Shelley’s Heart- Or Something Else?
Sir Percy Shelley had the shriveled remains of his father’s heart encased in silver and placed on display in his new home, Boscombe Hall. When he died in 1889, Sir Percy had the heart laid to rest with him, in St Peters Church, Bournemouth, in the same grave as his mother and grandparents. However, it could be that the desiccated lump of flesh that had lain in Mary Shelley’s desk all those years and ended buried far from the rest of his bodily remains with his son was not, in fact, Shelley’s heart but another organ entirely.
In 1885, certain newspapers in London and New York began to cast doubts on Trelawny’s assertion that Shelley’s heart had survived the heat of his funeral pyre. The accounts were not suggesting that Trelawny had lied, only that he was mistaken and the relic he had rescued from the flames was the poet’s liver. “The heart being hollow it is easily destroyed, “explained The New York Times, “while the liver, which is the most solid mass of the internal organs, resists most intense heat.”

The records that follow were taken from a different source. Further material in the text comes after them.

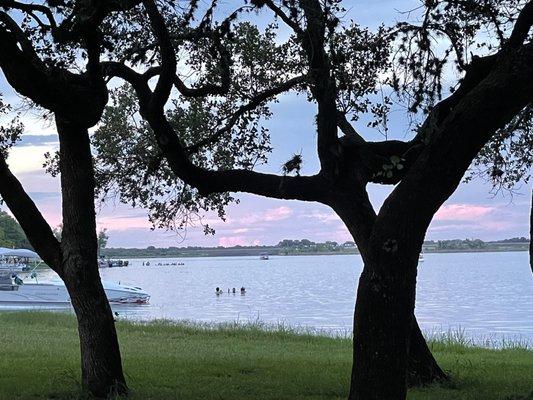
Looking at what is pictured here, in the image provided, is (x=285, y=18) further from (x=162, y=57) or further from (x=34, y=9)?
(x=34, y=9)

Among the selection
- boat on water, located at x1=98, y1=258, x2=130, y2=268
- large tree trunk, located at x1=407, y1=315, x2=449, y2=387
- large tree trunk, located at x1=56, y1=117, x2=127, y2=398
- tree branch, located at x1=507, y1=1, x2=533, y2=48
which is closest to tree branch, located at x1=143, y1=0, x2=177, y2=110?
large tree trunk, located at x1=56, y1=117, x2=127, y2=398

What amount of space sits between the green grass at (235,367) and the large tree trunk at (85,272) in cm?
41

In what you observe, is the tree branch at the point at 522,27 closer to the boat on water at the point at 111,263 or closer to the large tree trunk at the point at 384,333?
the large tree trunk at the point at 384,333

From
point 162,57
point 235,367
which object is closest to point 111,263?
point 235,367

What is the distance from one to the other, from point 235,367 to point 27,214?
13.4 feet

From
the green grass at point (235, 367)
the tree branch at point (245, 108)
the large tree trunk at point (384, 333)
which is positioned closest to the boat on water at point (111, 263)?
the green grass at point (235, 367)

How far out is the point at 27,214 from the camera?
356 inches

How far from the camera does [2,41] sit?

The New York Times was reporting on a piece in the London Athenaeum. The Athenaeum had consulted an expert witness on cremations similar to Shelley’s and that witness had assured the paper that while the flames must have consumed the heart, the liver could have survived the intense heat. Shelley’s liver, the Athenoeum continued, had the added advantage of being saturated in seawater, which would have aided its heat resistance. This being the case, and taking into account that Trelawny, Byron, and Hunt weren’t anatomists, it would have been easy to mistake the shriveled liver as Shelley’s heart- and it probably suited the romantic aspirations of the party to believe it was.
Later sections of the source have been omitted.